• **Records from a data collection**
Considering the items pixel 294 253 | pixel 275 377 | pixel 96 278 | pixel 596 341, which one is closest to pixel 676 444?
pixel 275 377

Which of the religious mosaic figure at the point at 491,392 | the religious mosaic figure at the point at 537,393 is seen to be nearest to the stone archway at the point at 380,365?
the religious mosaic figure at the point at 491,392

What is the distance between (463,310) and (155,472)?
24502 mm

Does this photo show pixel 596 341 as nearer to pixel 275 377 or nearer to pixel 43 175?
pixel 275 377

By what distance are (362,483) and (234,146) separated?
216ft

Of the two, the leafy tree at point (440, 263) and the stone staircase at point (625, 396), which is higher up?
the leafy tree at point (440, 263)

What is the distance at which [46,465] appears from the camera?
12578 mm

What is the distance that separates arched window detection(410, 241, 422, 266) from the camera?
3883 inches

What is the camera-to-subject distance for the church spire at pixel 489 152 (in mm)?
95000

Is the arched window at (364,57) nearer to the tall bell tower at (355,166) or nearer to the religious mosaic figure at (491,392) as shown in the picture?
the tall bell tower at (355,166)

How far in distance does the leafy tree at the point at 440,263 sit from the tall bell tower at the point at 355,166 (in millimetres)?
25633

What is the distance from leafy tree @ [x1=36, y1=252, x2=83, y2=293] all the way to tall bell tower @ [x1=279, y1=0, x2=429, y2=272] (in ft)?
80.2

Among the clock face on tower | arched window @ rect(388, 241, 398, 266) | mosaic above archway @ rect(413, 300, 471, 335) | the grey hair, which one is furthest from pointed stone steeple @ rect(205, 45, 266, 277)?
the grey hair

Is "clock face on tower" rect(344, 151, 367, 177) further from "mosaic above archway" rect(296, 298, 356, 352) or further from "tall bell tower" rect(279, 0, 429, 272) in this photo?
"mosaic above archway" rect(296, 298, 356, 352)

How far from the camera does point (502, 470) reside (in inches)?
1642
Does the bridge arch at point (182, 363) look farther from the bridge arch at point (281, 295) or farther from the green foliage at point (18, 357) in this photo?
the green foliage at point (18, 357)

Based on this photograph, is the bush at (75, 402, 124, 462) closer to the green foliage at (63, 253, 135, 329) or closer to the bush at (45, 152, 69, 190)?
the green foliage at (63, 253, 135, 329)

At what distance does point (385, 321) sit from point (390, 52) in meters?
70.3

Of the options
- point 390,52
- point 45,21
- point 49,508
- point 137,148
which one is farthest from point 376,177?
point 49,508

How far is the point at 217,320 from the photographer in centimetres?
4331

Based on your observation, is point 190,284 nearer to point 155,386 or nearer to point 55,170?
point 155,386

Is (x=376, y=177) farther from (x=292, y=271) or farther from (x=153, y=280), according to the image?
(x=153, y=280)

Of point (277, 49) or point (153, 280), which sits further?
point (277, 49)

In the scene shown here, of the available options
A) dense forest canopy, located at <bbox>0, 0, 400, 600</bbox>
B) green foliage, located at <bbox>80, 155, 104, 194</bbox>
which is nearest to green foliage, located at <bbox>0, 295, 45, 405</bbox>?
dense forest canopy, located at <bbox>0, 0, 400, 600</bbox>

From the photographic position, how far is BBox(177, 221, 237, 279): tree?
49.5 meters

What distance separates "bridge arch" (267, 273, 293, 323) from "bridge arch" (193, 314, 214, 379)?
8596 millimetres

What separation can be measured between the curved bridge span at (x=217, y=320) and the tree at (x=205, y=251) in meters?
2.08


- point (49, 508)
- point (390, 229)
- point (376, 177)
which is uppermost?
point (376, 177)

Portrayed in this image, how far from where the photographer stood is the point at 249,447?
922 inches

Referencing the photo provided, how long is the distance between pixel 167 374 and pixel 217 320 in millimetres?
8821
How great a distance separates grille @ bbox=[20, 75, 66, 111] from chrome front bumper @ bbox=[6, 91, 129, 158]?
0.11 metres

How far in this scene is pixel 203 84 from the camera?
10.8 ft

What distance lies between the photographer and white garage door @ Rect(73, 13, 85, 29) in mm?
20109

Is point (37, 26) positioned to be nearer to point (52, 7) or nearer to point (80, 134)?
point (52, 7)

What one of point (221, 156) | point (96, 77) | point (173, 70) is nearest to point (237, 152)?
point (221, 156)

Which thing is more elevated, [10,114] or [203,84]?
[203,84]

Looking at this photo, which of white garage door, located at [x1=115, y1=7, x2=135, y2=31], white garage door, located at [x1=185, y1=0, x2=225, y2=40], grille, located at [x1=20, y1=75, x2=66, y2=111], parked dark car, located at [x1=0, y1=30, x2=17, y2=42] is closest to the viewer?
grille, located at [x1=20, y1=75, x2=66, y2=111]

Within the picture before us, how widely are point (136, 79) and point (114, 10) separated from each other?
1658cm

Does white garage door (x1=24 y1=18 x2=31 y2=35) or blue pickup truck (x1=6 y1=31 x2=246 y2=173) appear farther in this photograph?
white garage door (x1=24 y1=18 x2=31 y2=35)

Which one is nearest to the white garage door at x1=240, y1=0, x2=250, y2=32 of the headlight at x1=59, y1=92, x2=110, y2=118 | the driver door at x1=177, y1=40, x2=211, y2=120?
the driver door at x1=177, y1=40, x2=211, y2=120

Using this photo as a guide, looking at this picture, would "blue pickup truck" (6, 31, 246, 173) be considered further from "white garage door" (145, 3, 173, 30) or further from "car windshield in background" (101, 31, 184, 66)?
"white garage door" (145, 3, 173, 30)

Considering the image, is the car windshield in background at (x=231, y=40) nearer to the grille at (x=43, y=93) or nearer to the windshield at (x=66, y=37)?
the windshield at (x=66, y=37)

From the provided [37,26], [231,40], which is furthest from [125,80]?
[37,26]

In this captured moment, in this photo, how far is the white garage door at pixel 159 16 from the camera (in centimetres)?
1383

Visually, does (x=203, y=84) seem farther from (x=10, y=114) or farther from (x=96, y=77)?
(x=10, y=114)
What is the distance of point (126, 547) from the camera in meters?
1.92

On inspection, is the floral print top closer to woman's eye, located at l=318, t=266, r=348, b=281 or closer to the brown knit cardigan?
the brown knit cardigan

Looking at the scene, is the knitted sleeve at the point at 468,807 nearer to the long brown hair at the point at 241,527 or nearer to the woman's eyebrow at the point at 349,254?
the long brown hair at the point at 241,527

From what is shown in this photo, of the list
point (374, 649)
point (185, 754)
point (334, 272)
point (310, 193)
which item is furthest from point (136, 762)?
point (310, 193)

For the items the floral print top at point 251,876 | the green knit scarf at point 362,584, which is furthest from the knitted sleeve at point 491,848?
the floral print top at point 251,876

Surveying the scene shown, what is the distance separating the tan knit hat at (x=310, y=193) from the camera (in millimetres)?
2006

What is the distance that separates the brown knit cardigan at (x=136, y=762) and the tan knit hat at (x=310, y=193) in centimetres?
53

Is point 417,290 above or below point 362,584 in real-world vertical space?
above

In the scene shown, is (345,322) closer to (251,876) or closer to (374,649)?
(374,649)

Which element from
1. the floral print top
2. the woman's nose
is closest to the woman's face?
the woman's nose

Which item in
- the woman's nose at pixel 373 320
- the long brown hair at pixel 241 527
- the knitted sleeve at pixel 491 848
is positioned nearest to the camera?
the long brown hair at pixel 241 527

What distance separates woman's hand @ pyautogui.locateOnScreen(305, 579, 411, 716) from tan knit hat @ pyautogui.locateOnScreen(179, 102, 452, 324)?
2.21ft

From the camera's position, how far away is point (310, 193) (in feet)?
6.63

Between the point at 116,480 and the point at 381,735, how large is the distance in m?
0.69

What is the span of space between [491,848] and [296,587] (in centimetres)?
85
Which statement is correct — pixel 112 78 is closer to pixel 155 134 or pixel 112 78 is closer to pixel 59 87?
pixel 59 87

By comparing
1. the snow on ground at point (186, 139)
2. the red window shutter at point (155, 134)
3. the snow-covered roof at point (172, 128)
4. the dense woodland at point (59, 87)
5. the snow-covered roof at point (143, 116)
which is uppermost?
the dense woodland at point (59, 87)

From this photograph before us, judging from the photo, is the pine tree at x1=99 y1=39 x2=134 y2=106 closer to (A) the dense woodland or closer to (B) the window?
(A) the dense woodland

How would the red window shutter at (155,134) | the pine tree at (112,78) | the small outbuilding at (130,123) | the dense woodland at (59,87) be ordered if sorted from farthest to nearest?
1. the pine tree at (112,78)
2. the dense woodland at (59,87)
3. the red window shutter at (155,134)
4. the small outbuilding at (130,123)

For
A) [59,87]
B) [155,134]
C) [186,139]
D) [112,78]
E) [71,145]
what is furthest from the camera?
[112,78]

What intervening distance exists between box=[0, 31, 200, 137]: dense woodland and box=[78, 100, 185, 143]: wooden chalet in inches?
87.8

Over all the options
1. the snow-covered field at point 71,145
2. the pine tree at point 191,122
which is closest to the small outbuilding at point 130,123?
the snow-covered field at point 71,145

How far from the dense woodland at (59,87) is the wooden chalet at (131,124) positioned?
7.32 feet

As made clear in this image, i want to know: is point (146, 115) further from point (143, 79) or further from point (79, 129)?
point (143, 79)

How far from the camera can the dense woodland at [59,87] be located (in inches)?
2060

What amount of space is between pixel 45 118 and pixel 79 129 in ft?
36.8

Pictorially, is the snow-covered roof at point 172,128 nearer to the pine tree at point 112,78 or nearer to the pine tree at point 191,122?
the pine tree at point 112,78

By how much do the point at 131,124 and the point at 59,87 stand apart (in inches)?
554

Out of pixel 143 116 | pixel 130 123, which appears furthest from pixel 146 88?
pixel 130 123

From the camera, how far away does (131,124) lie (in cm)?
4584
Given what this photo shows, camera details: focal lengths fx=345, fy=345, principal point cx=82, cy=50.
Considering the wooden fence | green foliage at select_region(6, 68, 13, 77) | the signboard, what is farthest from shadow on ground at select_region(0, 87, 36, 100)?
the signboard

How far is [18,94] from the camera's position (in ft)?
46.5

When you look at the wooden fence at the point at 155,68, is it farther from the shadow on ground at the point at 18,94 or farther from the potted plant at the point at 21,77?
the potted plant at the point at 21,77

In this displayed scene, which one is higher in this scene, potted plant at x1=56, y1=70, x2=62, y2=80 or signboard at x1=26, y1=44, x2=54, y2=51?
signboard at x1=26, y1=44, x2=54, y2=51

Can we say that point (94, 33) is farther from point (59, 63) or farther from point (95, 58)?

• **Set problem**
In the listing above, find the line containing "What amount of", then reproduce it and each line after it through the end, exactly and with nothing added.

• **Exercise result**
What amount of space is between pixel 45 118 and pixel 79 129 in ft?
36.8

Pictorially, is the snow-covered roof at point 172,128 nearer to the pine tree at point 112,78 or nearer to the pine tree at point 191,122?
the pine tree at point 112,78

By how much do the point at 131,124 and the point at 59,87 stand apart (in inches)?
554

Out of pixel 143 116 | pixel 130 123, which appears furthest from pixel 146 88?
pixel 130 123

From the camera, how far away does (131,124) lie (in cm)?
4584
Given what this photo shows, camera details: focal lengths fx=345, fy=345, principal point cx=82, cy=50.
Considering the wooden fence | green foliage at select_region(6, 68, 13, 77) | the signboard, what is farthest from shadow on ground at select_region(0, 87, 36, 100)?
the signboard

How far is [18,94] from the camera's position (in ft)?
46.5

When you look at the wooden fence at the point at 155,68, is it farther from the shadow on ground at the point at 18,94 or farther from the potted plant at the point at 21,77?
the potted plant at the point at 21,77

In this displayed scene, which one is higher in this scene, potted plant at x1=56, y1=70, x2=62, y2=80 or signboard at x1=26, y1=44, x2=54, y2=51?
signboard at x1=26, y1=44, x2=54, y2=51

Can we say that point (94, 33) is farther from point (59, 63) or farther from point (95, 58)?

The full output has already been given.